For the last 25 years, Evangelist Rich Tozour (’89) has worked with two eternal entities—the Word of God and the souls of men. In Kansas City, Missouri, he has led Tozour Evangelistic Ministries, traveling as a local church evangelist out of Eagle Heights Baptist Church.
Rich, who had accepted Christ as Savior at 10, surrendered to full-time ministry at 15, about a year after his parents had fully surrendered to the Lord. “It occurred to me that night that my life’s calling should be up to the Lord and not to me,” he said. “Though scared to death to do public speaking, I had an idea that I would end up being a preacher.”
Eventually, he made his way to Florida to see what PCC had to offer. “I wanted a distinctly Christian education. It needed to be in a school that was dispensational in its theological perspective and practical in its application of God’s Word. It needed to practice biblical separation and exhibit a gracious spirit. And since I would be a Bible major, I definitely wanted a college that would teach Greek out of the Received Text (Textus Receptus) and that held to the King James Version in preaching and teaching,” he explained. “Pensacola Christian College fit those criteria.”
During that time, his father Richard “Dick” Tozour, Sr. (’91) joined him at PCC to earn a master’s in Bible Exposition from Pensacola Theological Seminary. “My dad, who was a general contractor, felt that the Lord might want him to pastor someday. We were both in the ministerial class together in ’88–’89 when I was president of that year’s ministerial class,” Rich said. “My dad never did end up in ministry, though he was fully yielded to doing so, but he was a faithful member at Campus Church for 20 years. He worked at Home Depot in Pensacola for most of those years [where] he was such a faithful witness. I called him a ‘missionary to Home Depot.’ ”
While at PCC, Rich learned much from his classes, from solidifying his own biblical convictions and beliefs in Bible Doctrines to knowing how to communicate clearly and correctly in speech and English classes. However, some of his most-used teaching methods found their roots in unexpected classes, and others weren’t received in class at all. “I didn’t appreciate History of Civilization at the time, but now I consistently use history as source for illustrating Bible truth,” Tozour said. “One of the greatest benefits to me was having excellent guest preachers in chapel, church, and ministerial class during my college years.”

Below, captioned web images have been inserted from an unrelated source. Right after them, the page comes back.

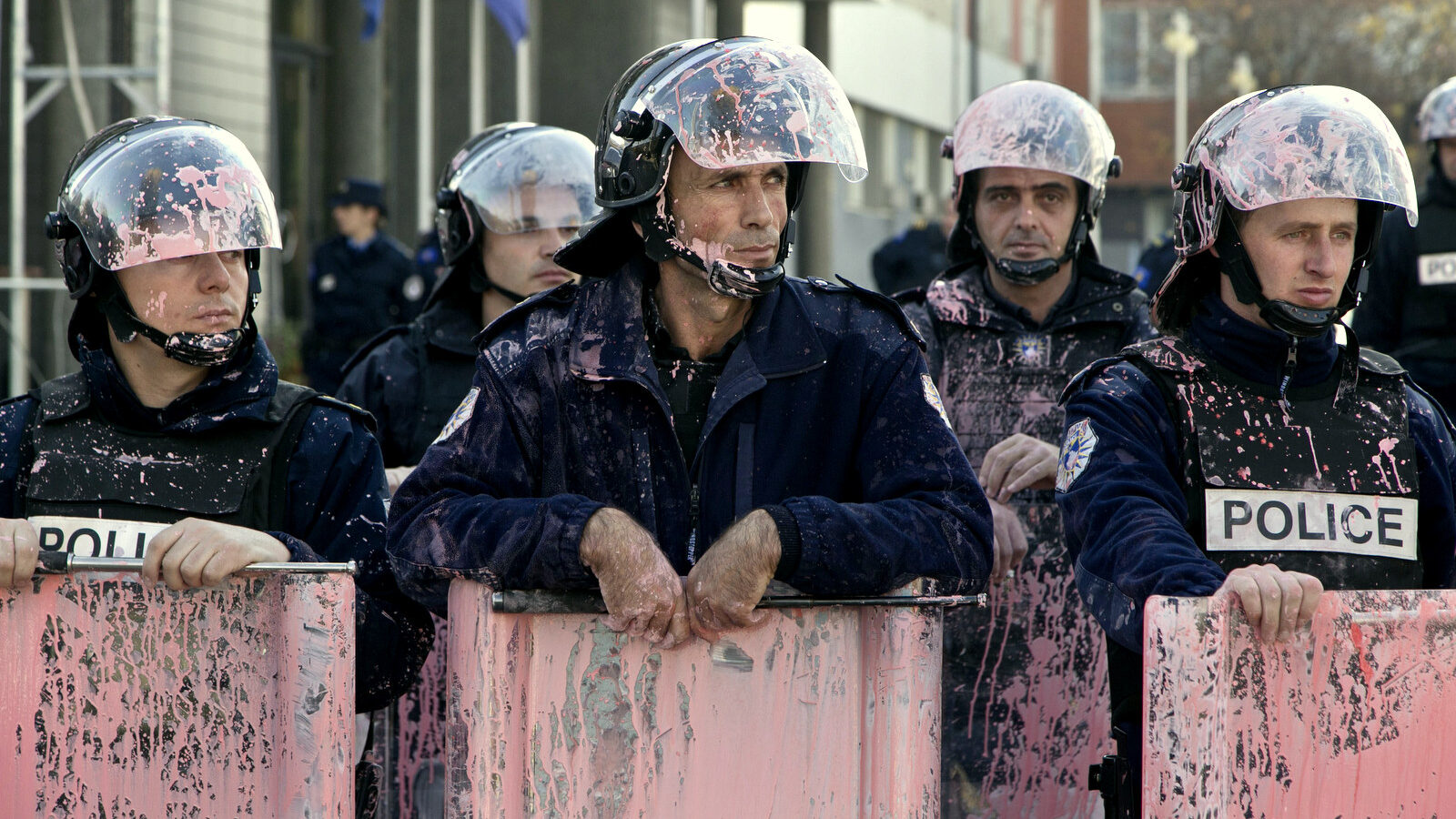 Kosovo police in riot gear are seen covered in pink paint after clashes outside Kosovo parliament building in the capital Pristina on Tuesday, Nov. 17, 2015. Kosovo opposition used tear gas and pepper spray inside parliament and pelted police with rocks and pink paint outside the building in another attempt to force the government to renounce recent deals with Serbia and Montenegro.(AP Photo/Visar Kryeziu)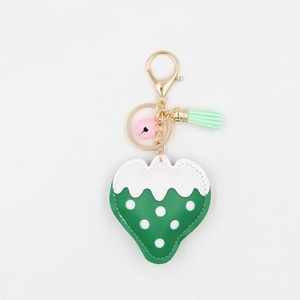 Détail du porte-clés fraise avec clochette rose, gland vert clair et fermoir doré chic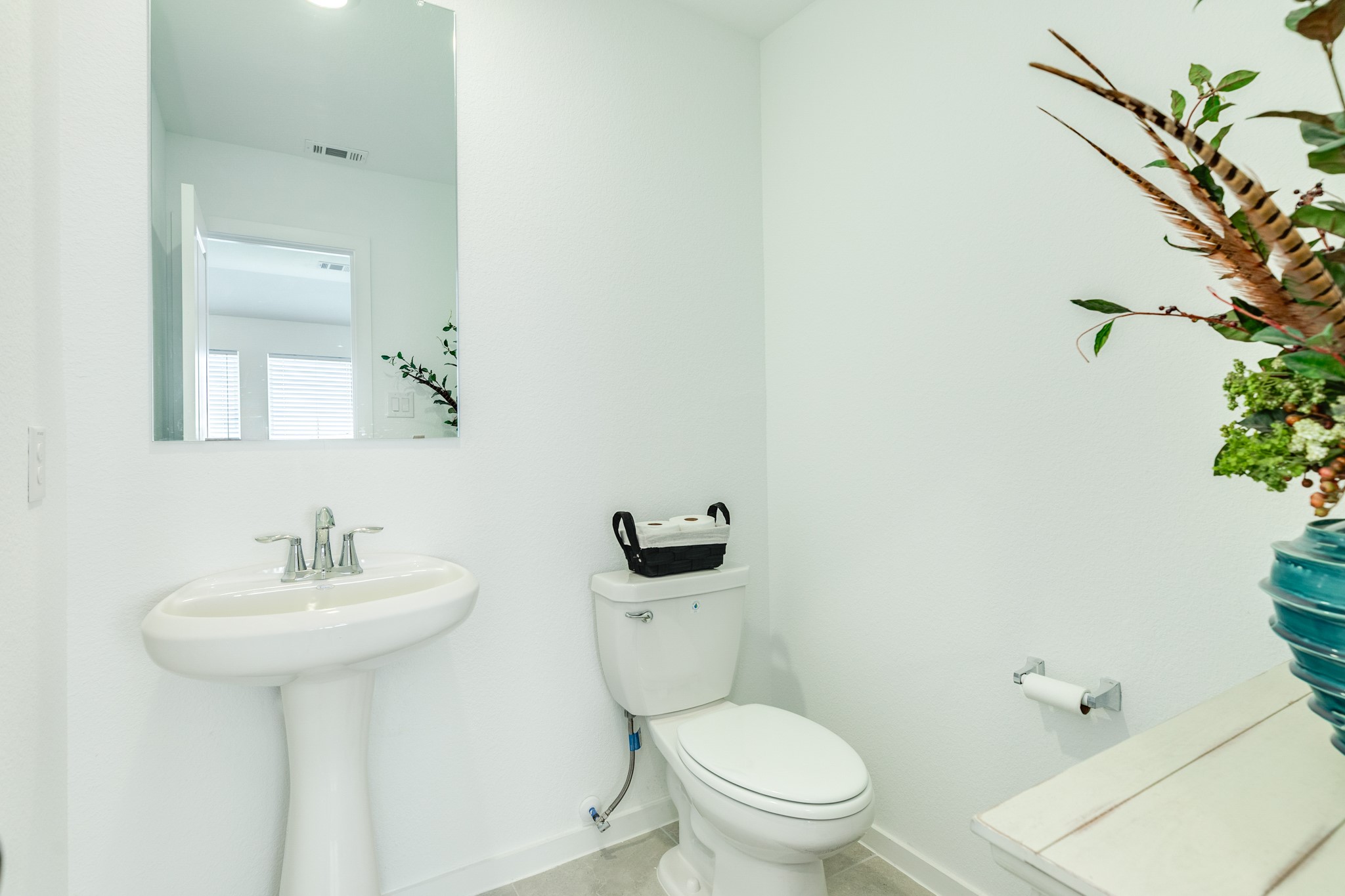 2618 Jasper Oaks Drive Rosharon, TX 77583 - Photo 32 of 43 a bathroom with a sink a toilet and mirror
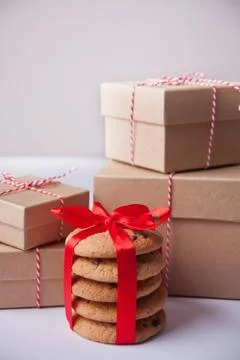 Different sizes Christmas gift boxes, homemade cookies for present on the lig Stock Photos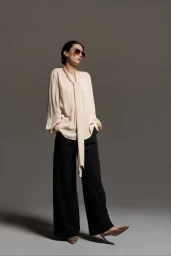Model wearing a cream blouse and black wide-leg trousers against a neutral grey studio backdrop.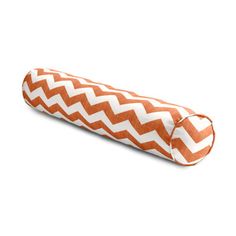 an orange and white zigzag pillow on a white background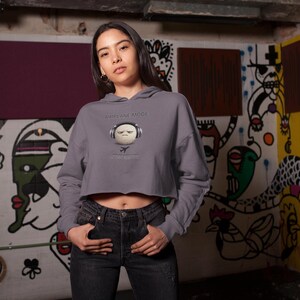 May include: A gray cropped hoodie with the text "PRIVATE MODE" and a graphic of a face wearing headphones. The person is wearing black jeans. The background is a graffiti-covered wall.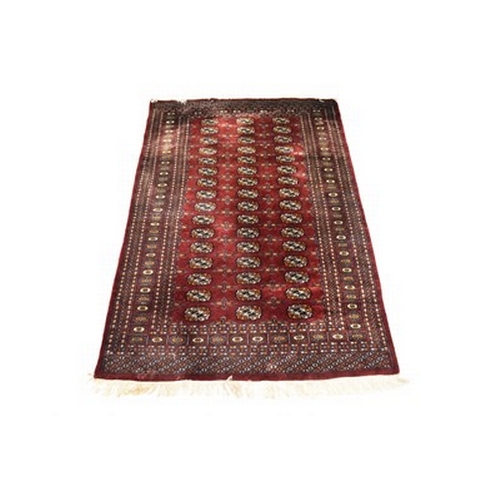 281 - Two Afghan Bokkara pattern rugs, 20th century Both with a rich red ground. 193cm x 128cm and 166cm x...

After graduating in 1989, Rich gave some thought into pursuing a master’s degree, but his life was shaped by another opportunity—working as a College representative. At that point, he found himself traveling the country, preaching once or twice a day for two years. Loving the adventure of it, traveling often became regular for Rich, now doing so with his family for evangelism work. “Our whole family loves to travel. We’ve been to every state and to some other countries,” Tozour said. “We love the quote from Augustine, ‘The world is a book, and those who do not travel read only one page.’ ”
On his life’s path, Rich credits longtime PCC staff member Reggie Sellers (retired 2018) for helping steer him in the right direction. After delivering what Rich described as “a particularly heavy-handed sermon,” Rich received advice from Mr. Sellers that he’d never forget. “He explained, ‘Rich, people don’t care what you know until they know how much you care. Your preaching is fine, but your tone conveys condescension. My concern is not just for you as a preacher representing this institution; I’m concerned for your life-long ministry. You won’t last long in evangelism if people don’t sense that you care about them,’ ” Tozour recalled. “That day proved to be the breaking point in my life. I’m grateful for many things Mr. Sellers taught me; that one was the most important.”
Attending PCC proved to be more than just college experience for Evangelist Tozour; it led him down the road the Lord intended for him and gave him the privilege of seeing his daughter Briana (’18) graduate from his alma mater. “I settled in my heart the doctrines that made me an independent Baptist by conviction. I was broken so the Lord could use me. I met the girl I would marry, Angela Wessberg (’93), whose influence would make a greater impact on me than anyone else but the Lord Himself,” he said. “I’m very grateful that I received a solid foundation for ministry during my college years at PCC and in the experiences I received working as a rep after graduation.”